### Text provided:
╔══

In bash, the conditional expression with the unary test -v myvariable tests wether the variable myvariable has been set. Note that myvariable should not be expanded by prefixing it with a dollar, so not $myvariable. Now I find that for array elements the conditional expression -v myarray[index] works well too, without the full expansion syntax ${myarray[$index]}. Try this:

    for i in 1 2 3
        [ -v myarray\[i] ] && echo element $i is set

(note the escape \[ to prevent globbing, as alternative to using quotes)

gives the desired output:

    element 2 is set

Question Is this behaviour safe to use aka is this documented behaviour?

Addendum After reading the answer https://unix.stackexchange.com/a/677920/376817 of Stéphane Chazelas, I expanded my example:

    myarray[1]=val myarray[2]=val myarray[3]=val myarray[4]=val myarray[5]=val myarray[6]="" myarray[2]=""

╚══

### Exercise aim:
Please write out the stretch of the bash question from "In bash, the" through "to using quotes)", word for word.

### Data provided:
╔══

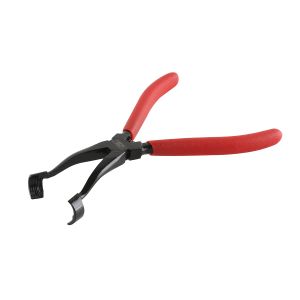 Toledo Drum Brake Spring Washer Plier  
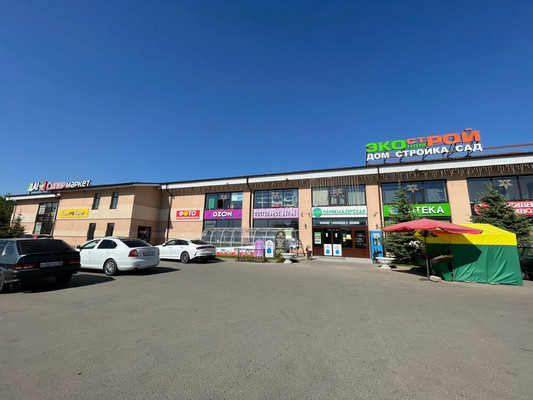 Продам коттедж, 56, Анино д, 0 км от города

╚══

### Answer below:
In bash, the conditional expression with the unary test -v myvariable tests wether the variable myvariable has been set. Note that myvariable should not be expanded by prefixing it with a dollar, so not $myvariable. Now I find that for array elements the conditional expression -v myarray[index] works well too, without the full expansion syntax ${myarray[$index]}. Try this:

    for i in 1 2 3
        [ -v myarray\[i] ] && echo element $i is set

(note the escape \[ to prevent globbing, as alternative to using quotes)